Beyond their proven lipid-lowering effects, NCs also have a direct effect in improving endothelial dysfunction [11] and aortic stiffness [29]. We speculate this latter mechanism may have contributed in part to reduction of PP observed in our study.

Many pre-hypertensive patients and patients with HT at low CV risk are overweight or obese [5]. Guidelines recommend lifestyle changes, healthy diet and weight reduction as the first-line treatment for overweight- and obesity-associated HT and HCh [3, 6]. However, this approach is an elusive long-term endpoint for most overweight and obese subjects with HTs, where non-pharmacologic therapy is neither simple or consistently effective [30]. Dietary and behavioral changes are accompanied by high rate of weight regain, a relapse that reflects neurobiological and psychological adaptations to dietary restriction [6]. Furthermore, chronic BP-lowering effects of weight loss produced by lifestyle changes and/or dietary measures are not as sustained and pronounced as commonly thought [3]. Finally, there is evidence that dietary restriction, independent of weight loss, reduces sympathetic nervous system activity and might thereby contribute to reducing BP [3]. We speculate that this mechanism in part explains the failure of BP reduction observed in our control group. Although randomized clinical trials (RCTs) are the uncontested gold standard for establishing causation between a therapy and outcomes, their results are often not confirmed in reality [30]. In the same way, although effectiveness of dietary changes in treatment of dyslipidemia has been clearly demonstrated in RCTs [3, 6], a systematic review of 19 RCTs showed that dietary advice can result in reductions in TC in only 3–6% of cases, mainly because the dietary targets are not achieved by participants [31]. This data was also confirmed in general practice, where the lipid-lowering effects of diet and lifestyle changes were not as sustained and pronounced as commonly thought [32]. Many patients do not make durable changes, and responses to lifestyle changes vary among individuals. As a consequence, population-wide generalizations regarding diet are impractical, and individualized strategies are more likely to be successful in facilitating long-term benefits in improving BP and lipid level control.

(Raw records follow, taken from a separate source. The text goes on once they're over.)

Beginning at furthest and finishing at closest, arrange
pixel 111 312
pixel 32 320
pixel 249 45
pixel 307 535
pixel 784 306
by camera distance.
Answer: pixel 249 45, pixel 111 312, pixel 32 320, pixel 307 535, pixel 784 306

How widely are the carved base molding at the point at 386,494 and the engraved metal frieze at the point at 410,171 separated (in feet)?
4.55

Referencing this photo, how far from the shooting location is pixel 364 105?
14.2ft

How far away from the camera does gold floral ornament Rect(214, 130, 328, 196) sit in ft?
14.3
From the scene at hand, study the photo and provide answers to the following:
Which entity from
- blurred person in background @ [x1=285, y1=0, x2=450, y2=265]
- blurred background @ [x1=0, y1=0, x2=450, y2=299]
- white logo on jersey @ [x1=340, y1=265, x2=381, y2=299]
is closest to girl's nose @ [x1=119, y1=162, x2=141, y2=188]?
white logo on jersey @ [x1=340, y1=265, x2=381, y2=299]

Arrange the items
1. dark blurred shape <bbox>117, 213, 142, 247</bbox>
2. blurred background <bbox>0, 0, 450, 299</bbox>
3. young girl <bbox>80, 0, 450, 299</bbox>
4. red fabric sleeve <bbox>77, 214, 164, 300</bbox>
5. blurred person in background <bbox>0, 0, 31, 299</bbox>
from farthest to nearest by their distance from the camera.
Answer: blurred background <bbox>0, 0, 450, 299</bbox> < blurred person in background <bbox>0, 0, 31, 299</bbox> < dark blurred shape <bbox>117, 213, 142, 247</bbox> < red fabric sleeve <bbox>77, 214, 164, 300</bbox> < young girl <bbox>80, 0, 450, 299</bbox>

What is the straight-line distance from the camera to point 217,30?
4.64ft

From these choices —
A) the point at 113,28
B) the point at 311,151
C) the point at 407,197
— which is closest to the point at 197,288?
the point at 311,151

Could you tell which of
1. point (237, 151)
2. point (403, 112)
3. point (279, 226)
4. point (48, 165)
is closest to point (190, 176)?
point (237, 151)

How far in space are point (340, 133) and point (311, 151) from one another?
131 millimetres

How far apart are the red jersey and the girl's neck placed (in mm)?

The results should be interpreted in light of several limitations. The study group is small, monocentric and is not randomized.

In conclusion, although our findings are preliminary, we believe they represent an encouragement to further research, as NCs may provide an alternative to antihypertensive and lipid-lowering agents in patients with low-risk HT and HCh. Given the difficulties in designing and bringing forward a hard endpoint-based study in the contemporary scenario of primary prevention, larger, longer, more rigorous and better-powered studies are needed to evaluate the benefits of NCs on simple and validated surrogate endpoints of CV disease. Further clinical research is advisable to identify between the available active NCs and those with the best cost-effectiveness and risk–benefit ratio.